* Directions for this task
For each statement below, say yes or no to whether it agrees with the article on the Bank of England rate rise, and quote the article's deciding words. (a) This rise is the ninth increase to interest rates in 2022. (b) Most forecasts now expect rates to peak above 5%. (c) In Q3 2022, the value of new mortgage commitments was the lowest since 2007.

* Selected text
════════════════

Bank of England ups interest rates to 3.5%

Interest rates have reached 3.5% following the Monetary Policy Committee of the Bank of England’s decision to boost rates by a further 50 basis points.

This brings the base rate to its highest level since the global financial crash of 2008 and marks the ninth hike to interest rates in 2022 alone.

With inflation at 10.7% – still more than five times the government’s target despite the 0.4 percentage point drop in October – the Bank has taken the decision to once again increase the cost of borrowing in an effort to get things under control.

While it was previously thought that Threadneedle Street would be forced into sustaining the last few months’ pace of rate increases well into next year, most forecasts are now estimating they will peak between 4% and 4.5%.

Regardless, the impact of the rises already seen – along with further increases of any size – will be felt by as many as four million households in the UK next year, with the Bank of England suggesting the average monthly mortgage bill will rise from £750 to £1,000.

Businesses and those with personal loans will also be under increasing pressure, adding to the affordability squeeze which is widely expected to dampen the property market during 2023.

However, new data earlier this week revealed that the value of new mortgage commitments in Q3 2022 was the highest seen since the same period in 2007, with appetite for new borrowing during the period “robust and well-met by lenders”.

════════════════

* Source material
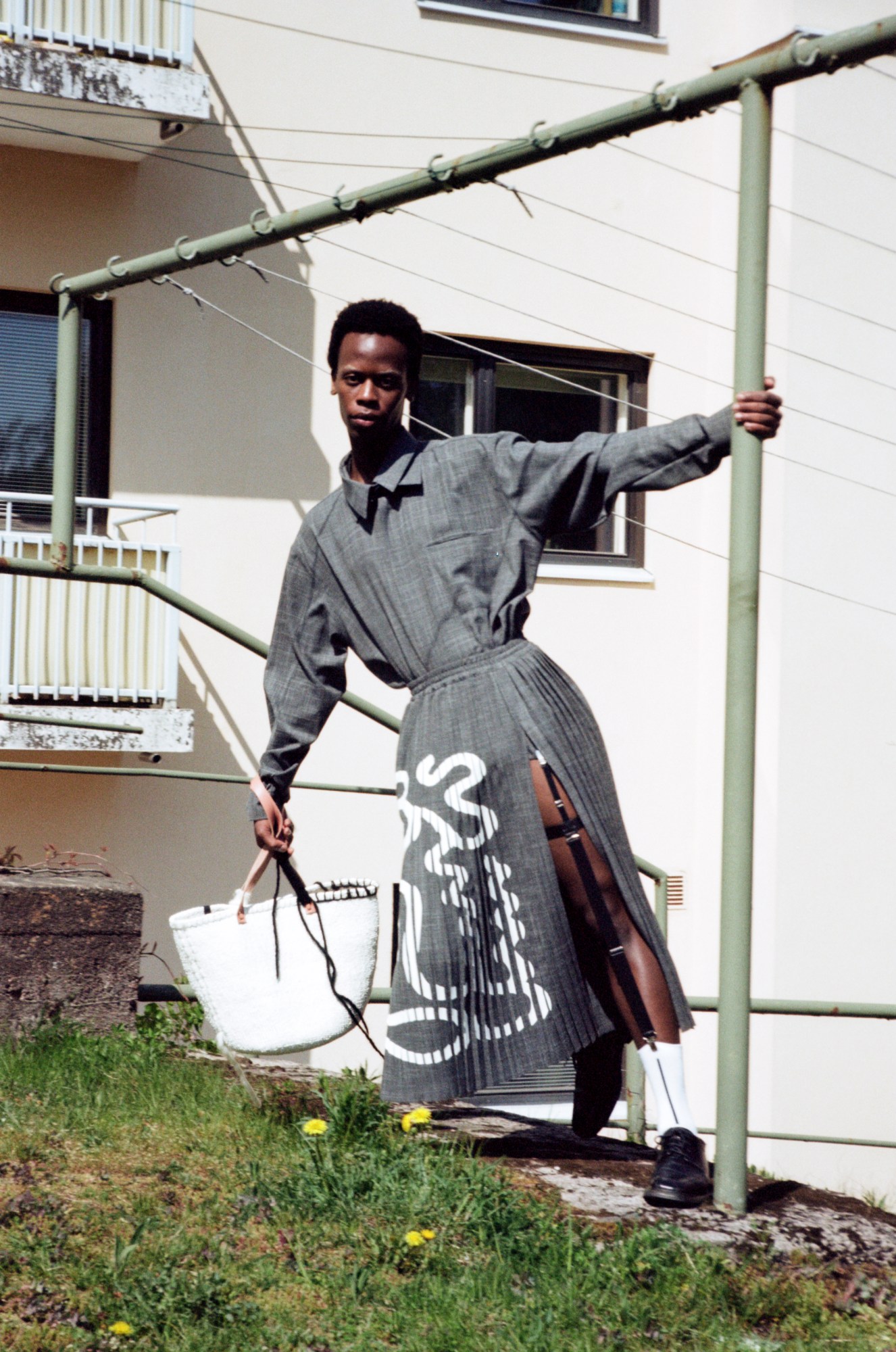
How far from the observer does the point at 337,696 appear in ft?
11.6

════════════════

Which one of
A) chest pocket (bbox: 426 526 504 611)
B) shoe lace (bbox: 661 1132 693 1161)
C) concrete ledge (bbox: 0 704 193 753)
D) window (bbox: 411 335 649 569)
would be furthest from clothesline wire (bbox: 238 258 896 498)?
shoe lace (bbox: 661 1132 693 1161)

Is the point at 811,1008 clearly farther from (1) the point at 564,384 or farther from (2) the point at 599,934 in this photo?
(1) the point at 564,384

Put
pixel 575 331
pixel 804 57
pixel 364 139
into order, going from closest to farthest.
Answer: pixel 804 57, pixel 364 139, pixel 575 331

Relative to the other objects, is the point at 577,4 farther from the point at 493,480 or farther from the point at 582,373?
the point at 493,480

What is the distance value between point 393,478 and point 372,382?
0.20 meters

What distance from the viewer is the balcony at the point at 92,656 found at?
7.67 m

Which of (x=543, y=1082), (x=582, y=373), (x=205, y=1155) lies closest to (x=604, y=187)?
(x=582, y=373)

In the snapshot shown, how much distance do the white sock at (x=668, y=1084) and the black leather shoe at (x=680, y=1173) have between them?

════════════════

* Answer section
(a) Yes: "marks the ninth hike to interest rates in 2022 alone"
(b) No: "most forecasts are now estimating they will peak between 4% and 4.5%"
(c) No: "the value of new mortgage commitments in Q3 2022 was the highest seen since the same period in 2007"